### Excerpted records
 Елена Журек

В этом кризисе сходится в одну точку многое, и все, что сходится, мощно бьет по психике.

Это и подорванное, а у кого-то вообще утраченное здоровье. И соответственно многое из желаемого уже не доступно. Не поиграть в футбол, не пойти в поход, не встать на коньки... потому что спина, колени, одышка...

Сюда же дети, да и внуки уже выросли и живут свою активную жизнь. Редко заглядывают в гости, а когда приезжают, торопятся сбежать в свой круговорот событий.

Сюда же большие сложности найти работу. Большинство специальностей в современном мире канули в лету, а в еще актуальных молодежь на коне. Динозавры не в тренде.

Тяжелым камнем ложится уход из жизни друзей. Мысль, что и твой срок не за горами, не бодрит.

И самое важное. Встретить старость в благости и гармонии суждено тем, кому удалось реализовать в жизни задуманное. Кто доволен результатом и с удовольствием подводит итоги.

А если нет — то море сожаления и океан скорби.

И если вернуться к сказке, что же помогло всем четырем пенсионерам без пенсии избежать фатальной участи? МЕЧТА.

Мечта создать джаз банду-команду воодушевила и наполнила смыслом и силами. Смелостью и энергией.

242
* * *
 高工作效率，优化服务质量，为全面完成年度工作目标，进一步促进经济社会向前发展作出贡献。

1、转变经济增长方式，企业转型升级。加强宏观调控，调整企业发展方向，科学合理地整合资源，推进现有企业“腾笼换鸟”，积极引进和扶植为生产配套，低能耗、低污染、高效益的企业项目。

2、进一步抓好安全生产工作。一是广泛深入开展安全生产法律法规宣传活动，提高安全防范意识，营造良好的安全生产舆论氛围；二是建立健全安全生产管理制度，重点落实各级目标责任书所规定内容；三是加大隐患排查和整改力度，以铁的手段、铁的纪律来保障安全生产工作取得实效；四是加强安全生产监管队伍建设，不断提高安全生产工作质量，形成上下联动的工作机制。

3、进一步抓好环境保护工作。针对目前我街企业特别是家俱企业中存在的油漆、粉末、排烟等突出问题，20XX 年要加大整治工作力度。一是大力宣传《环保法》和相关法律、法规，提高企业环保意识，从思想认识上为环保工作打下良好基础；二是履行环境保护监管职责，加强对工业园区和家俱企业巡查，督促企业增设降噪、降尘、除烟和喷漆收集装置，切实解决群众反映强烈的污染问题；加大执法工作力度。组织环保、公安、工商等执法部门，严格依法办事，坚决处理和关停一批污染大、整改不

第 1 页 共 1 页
...
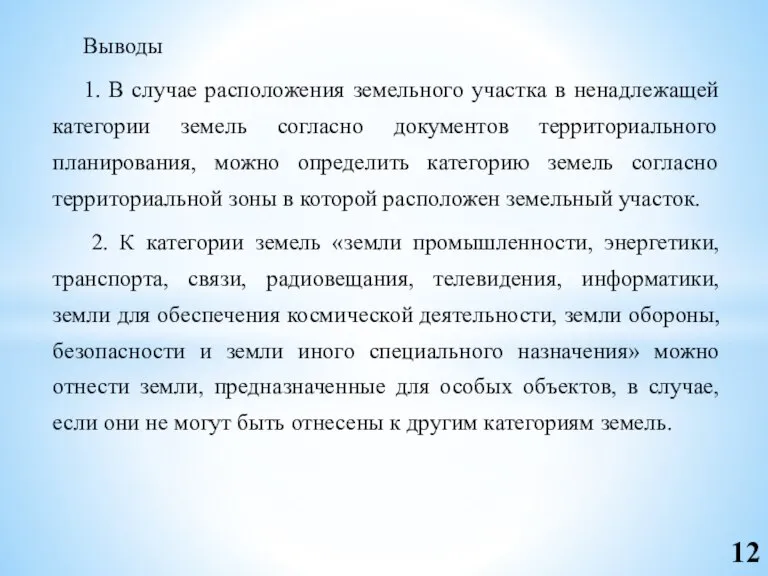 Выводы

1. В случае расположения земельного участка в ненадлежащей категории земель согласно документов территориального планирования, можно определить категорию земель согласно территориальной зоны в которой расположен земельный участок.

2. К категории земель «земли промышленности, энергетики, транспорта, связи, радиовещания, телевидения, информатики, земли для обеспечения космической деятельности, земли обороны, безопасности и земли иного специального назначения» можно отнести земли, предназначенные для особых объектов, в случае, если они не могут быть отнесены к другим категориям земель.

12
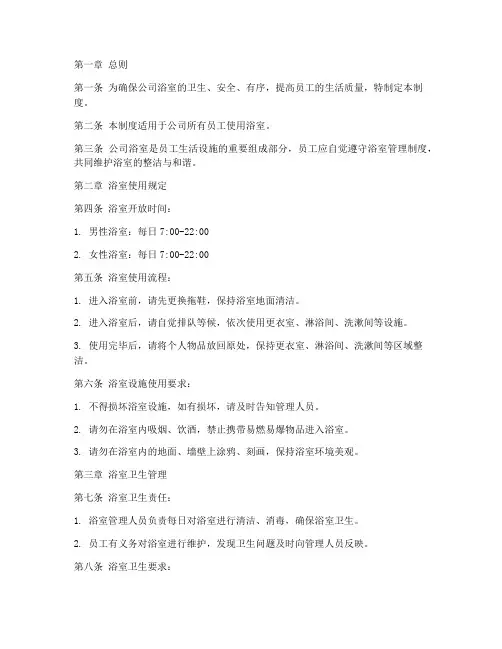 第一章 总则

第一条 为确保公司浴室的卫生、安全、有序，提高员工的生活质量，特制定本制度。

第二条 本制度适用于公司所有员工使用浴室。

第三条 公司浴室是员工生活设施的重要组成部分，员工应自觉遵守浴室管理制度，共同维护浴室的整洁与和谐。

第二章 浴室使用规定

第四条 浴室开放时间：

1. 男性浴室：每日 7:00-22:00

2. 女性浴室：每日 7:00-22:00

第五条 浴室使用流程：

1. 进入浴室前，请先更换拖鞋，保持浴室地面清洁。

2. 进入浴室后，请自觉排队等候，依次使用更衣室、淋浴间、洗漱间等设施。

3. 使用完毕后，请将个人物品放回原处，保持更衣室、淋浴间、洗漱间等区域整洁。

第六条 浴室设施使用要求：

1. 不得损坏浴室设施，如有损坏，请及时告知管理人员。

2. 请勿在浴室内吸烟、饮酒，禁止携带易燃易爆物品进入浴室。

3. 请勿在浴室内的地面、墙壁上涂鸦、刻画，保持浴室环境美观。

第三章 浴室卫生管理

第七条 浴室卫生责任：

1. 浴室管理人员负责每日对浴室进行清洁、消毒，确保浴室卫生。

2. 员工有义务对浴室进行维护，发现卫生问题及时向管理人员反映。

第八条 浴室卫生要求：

### Problem statement
Note each line above that contains "жизни" and copy it out.

### Exercise output
Тяжелым камнем ложится уход из жизни друзей. Мысль, что и твой срок не за горами, не бодрит.
И самое важное. Встретить старость в благости и гармонии суждено тем, кому удалось реализовать в жизни задуманное. Кто доволен результатом и с удовольствием подводит итоги.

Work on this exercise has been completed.